──────── Estratto del documento ────────

Il Parlamento europeo

BRUXELLES – Sulle pessime prospettive per le prossime nomine ai vertici dell’Europa il periodico on line Interris ha pubblicato un’interessante analisi di Luca La Mantia, che riprendiamo.

I risultati delle elezioni sono stati in fondo meno sconvolgenti del previsto, l’ondata sovranista, alla fine, c’è stata, ma non potrà incidere più di tanto sugli scenari futuri. Sia pur mutata in parte, la geografia dell’Europarlamento di Strasburgo resta grosso modo quella, con i partiti tradizionali destinati a farla da padrone quando si tratterà di scegliere il nome di chi occuperà le poltrone più ambite; quelle che muovono i processi decisionali e, quindi, finiscono col l’influenzare le scelte dei governi nazionali, in particolare in ambito economico. E’ lì che si gioca la partita più importante.

Ma un’Italia che esprime, come partito di maggioranza, una Lega fuori dalle principali “famiglie” politiche europee (Ppe, Liberali e Socialisti), quante possibilità ha di vincerla? E’ questa la domanda che occorrerà porsi a partire da oggi, tenuto conto anche delle prime risultanze e indicazioni uscite dal Consiglio europeo.

──────── Dati forniti ────────

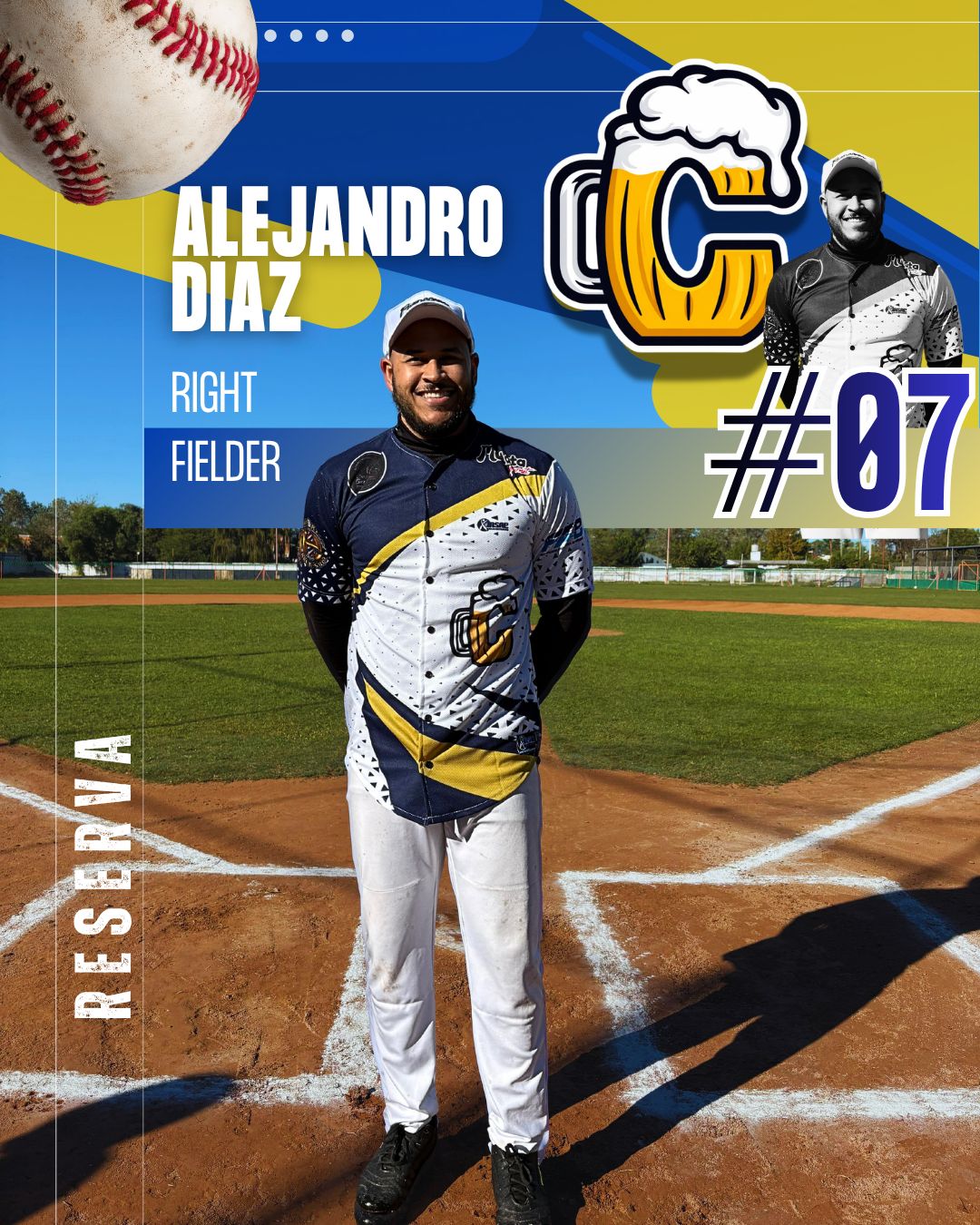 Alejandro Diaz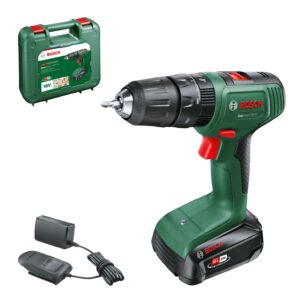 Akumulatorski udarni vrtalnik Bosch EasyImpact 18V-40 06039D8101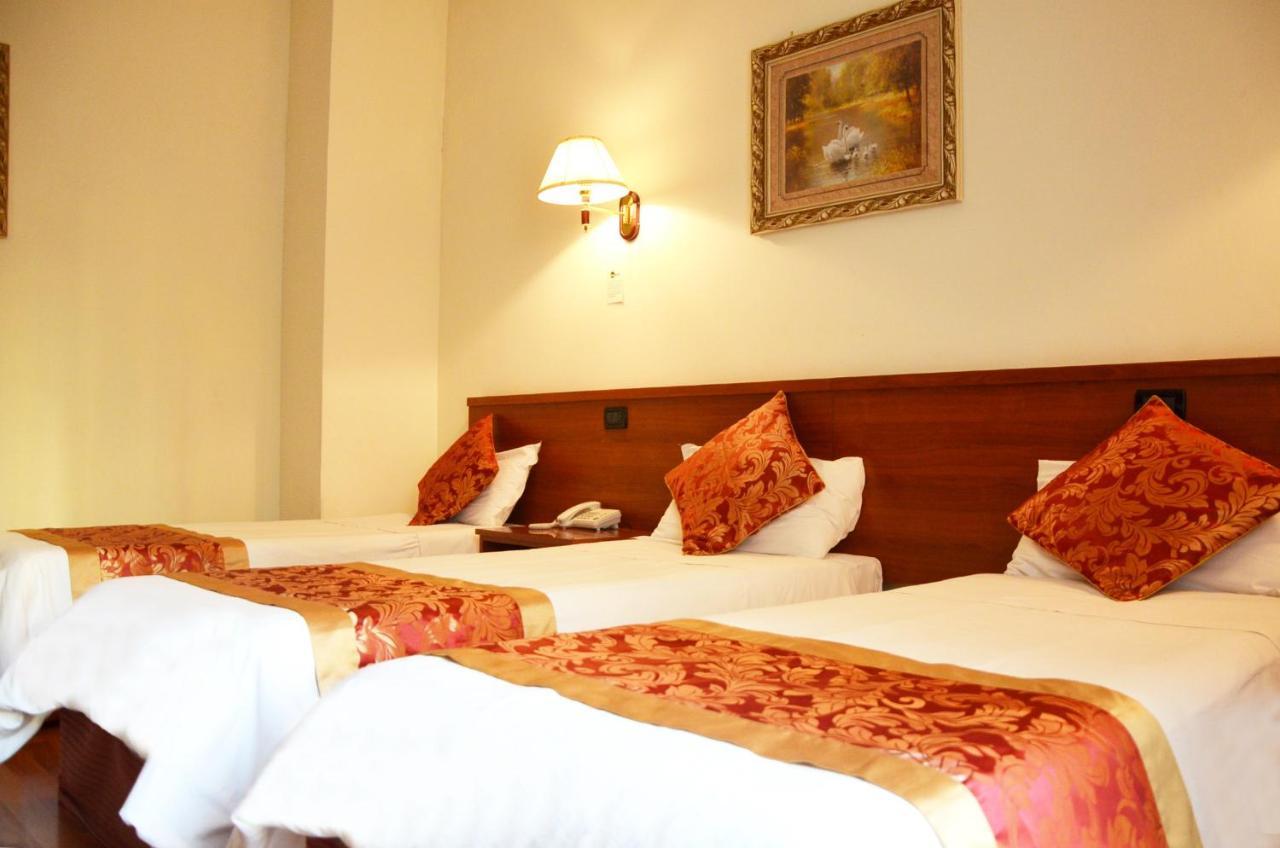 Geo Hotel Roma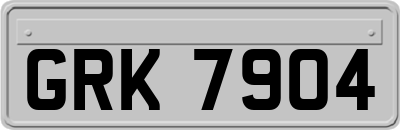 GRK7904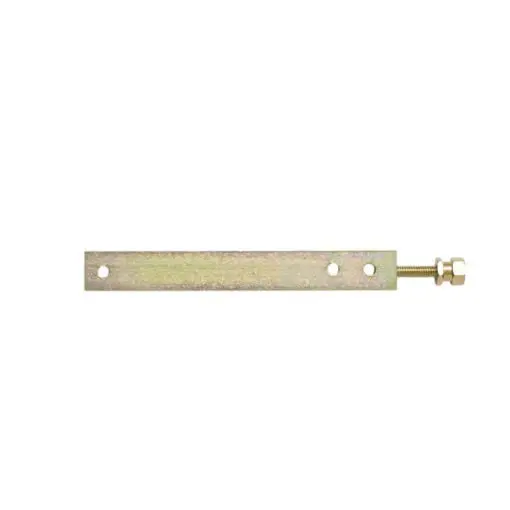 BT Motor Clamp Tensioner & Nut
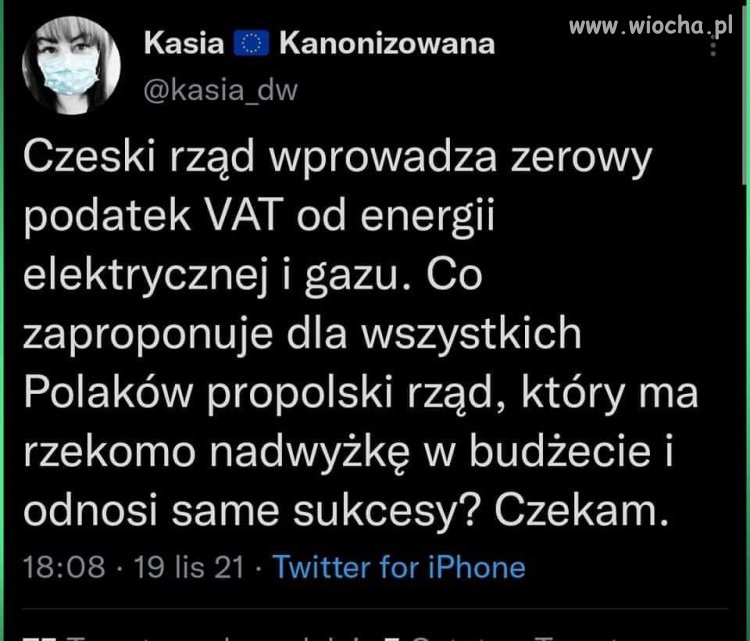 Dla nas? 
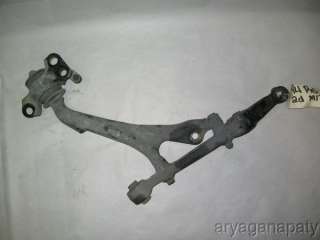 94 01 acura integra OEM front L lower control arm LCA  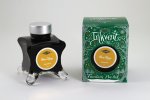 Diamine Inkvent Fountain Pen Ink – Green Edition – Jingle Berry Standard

────────
──────── Dati forniti ────────

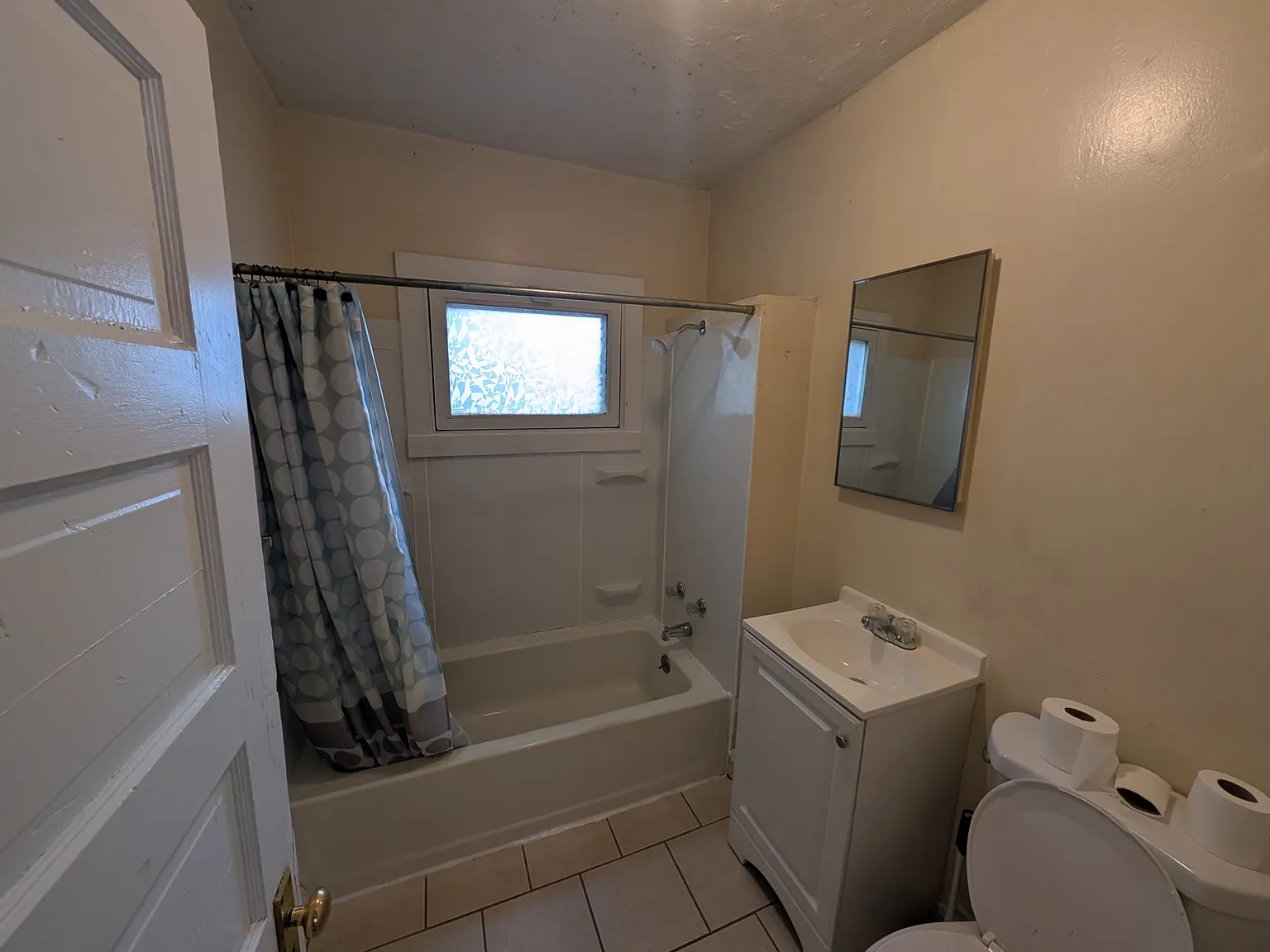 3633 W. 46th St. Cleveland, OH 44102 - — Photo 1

────────

Esercizi da svolgere
1) Riscrivi l'analisi sulle nomine europee in tutto il tratto che va da "Il Parlamento europeo" fino a "Mantia, che riprendiamo.", scambiando "periodico" con "giornale".
2) Secondo l'analisi sulle nomine europee, quali sono le principali "famiglie" politiche europee di cui la Lega non fa parte?
3) Porta avanti l'analisi sulle nomine europee, riprendendo subito dopo la sua ultima frase.

Soluzioni fornite
1)
Il Parlamento europeo

BRUXELLES – Sulle pessime prospettive per le prossime nomine ai vertici dell’Europa il giornale on line Interris ha pubblicato un’interessante analisi di Luca La Mantia, che riprendiamo.

2) Il Ppe, i Liberali e i Socialisti.

3)
Il nostro Paese, sinora – lo abbiamo ripetuto più volte e lo ha sottolineato Renzi – occupa tre posizioni chiave: Bce (Mario Draghi), presidenza dell’Europarlamento (Antonio Tajani) e Politica estera e sicurezza comune (Federica Mogherini). Cariche destinate a scadere per decorrenza dei termini – è il caso del presidente della Banca centrale – o perché legate alla durata di una legislatura.

All’esito dell’incontro con il presidente del Consiglio europeo, Donald Tusk, il premier Giuseppe Conte ha reclamato per l’Italia un ruolo primario nel processo di nomine dei vertici istituzionali dell’Ue. Conte, insomma, ha messo le mani avanti, ponendo sul piatto della bilancia il peso storico dell’Italia piuttosto che quello politico. Ma il silenzio del premier dopo la riunione del Consiglio europeo significa in sostanza che difficilmente le richieste italiane verranno accolte.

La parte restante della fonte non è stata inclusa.